• WAS GEFRAGT IST: Bring alle folgenden Einträge in die Form einer nummerierten Liste. Leerzeilen und Bilder lässt du dabei weg.

Kurze beschreibende Textausschnitte:
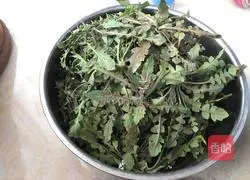 Illustration of making mushroom and shepherd's purse dumplings 1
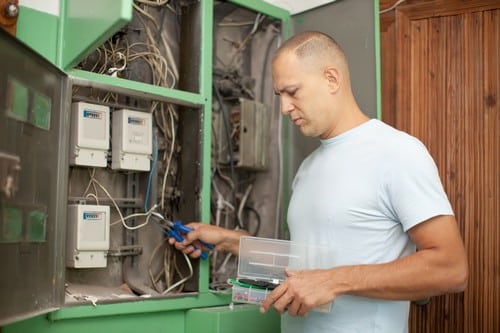 Electricien Varennes-Vauzelles - les bons artisans - électricien en intervention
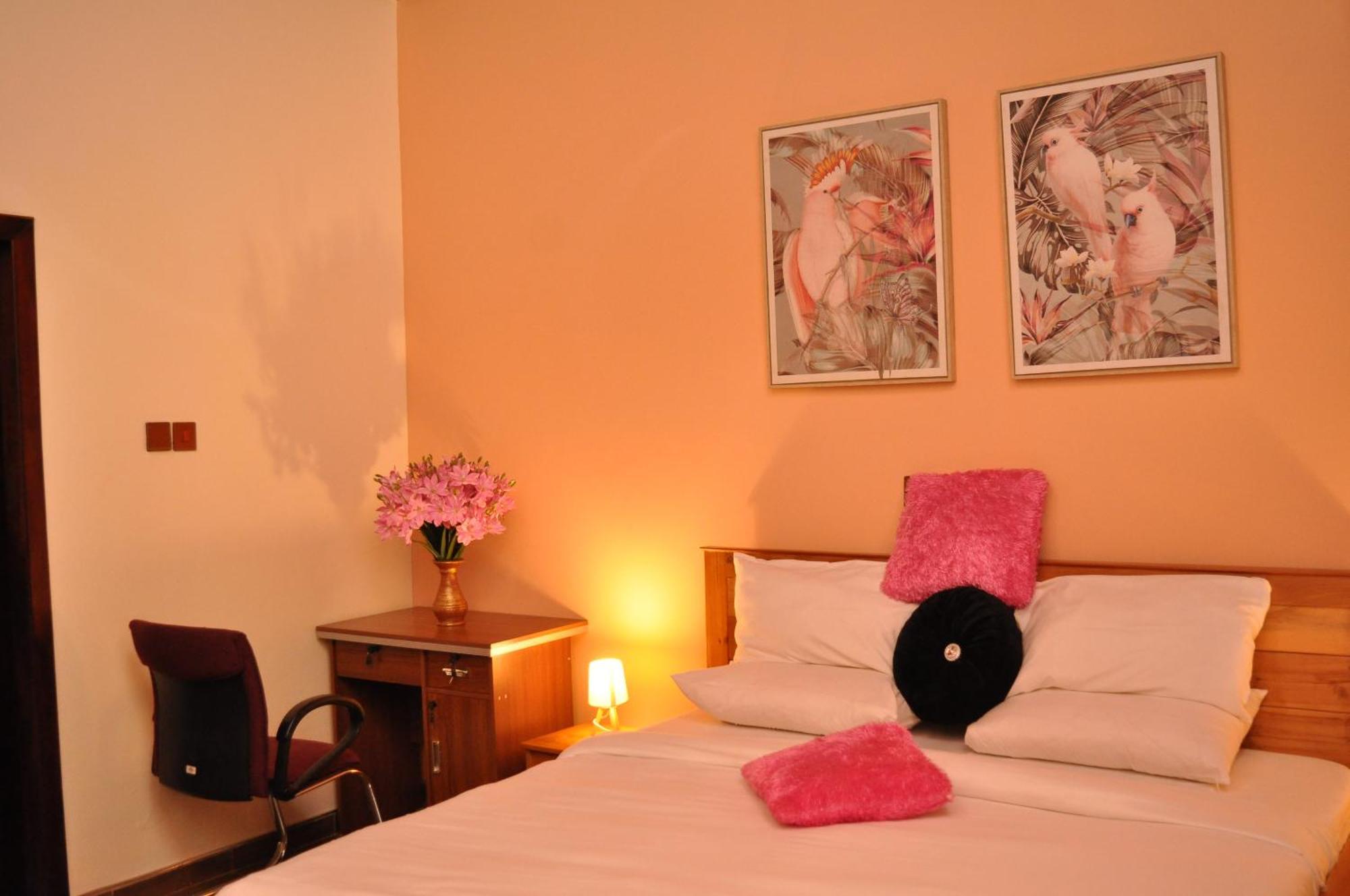 Santa Monica Home Lodge Senchi Εξωτερικό φωτογραφία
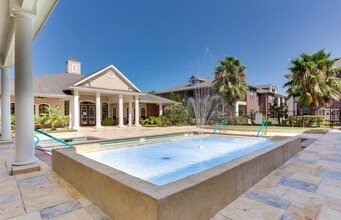 Plantation at Quail Valley in Missouri City, TX - Building Photo - Building Photo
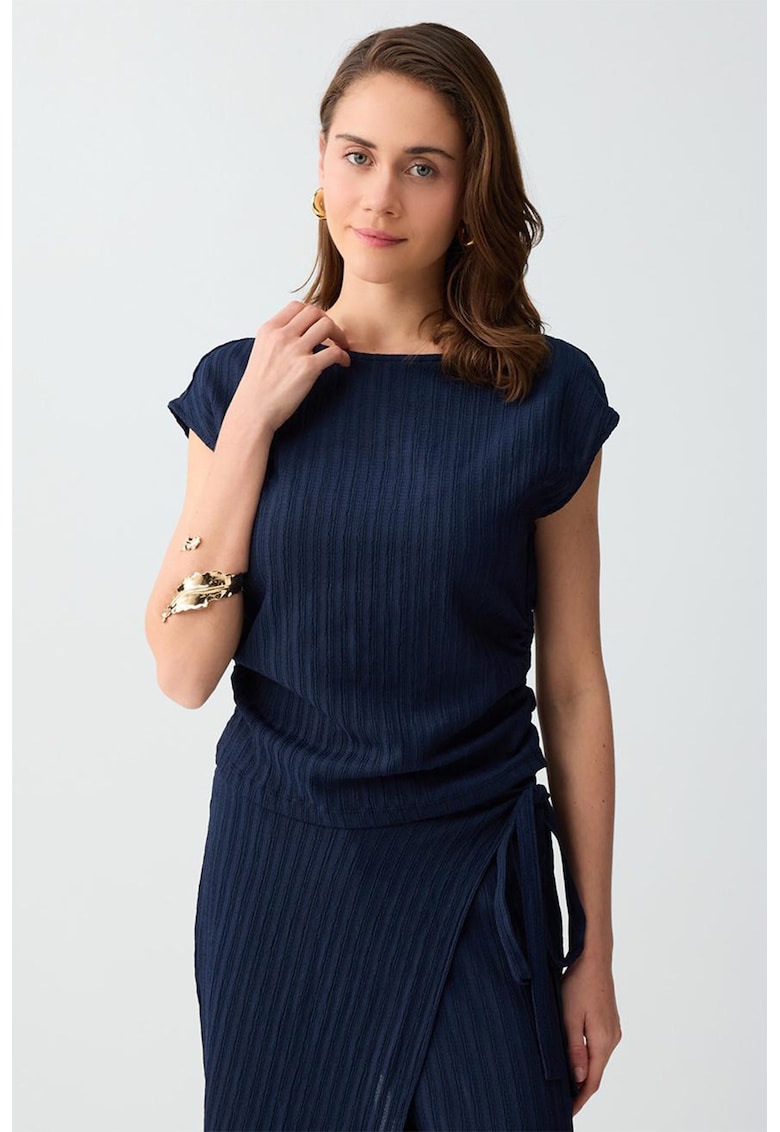 Bluza texturata cu decolteu barcuta - Bleumarin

• ERGEBNIS DER ÜBUNG:
1.  Illustration of making mushroom and shepherd's purse dumplings 1
2.  Electricien Varennes-Vauzelles - les bons artisans - électricien en intervention
3.  Santa Monica Home Lodge Senchi Εξωτερικό φωτογραφία
4.  Plantation at Quail Valley in Missouri City, TX - Building Photo - Building Photo
5.  Bluza texturata cu decolteu barcuta - Bleumarin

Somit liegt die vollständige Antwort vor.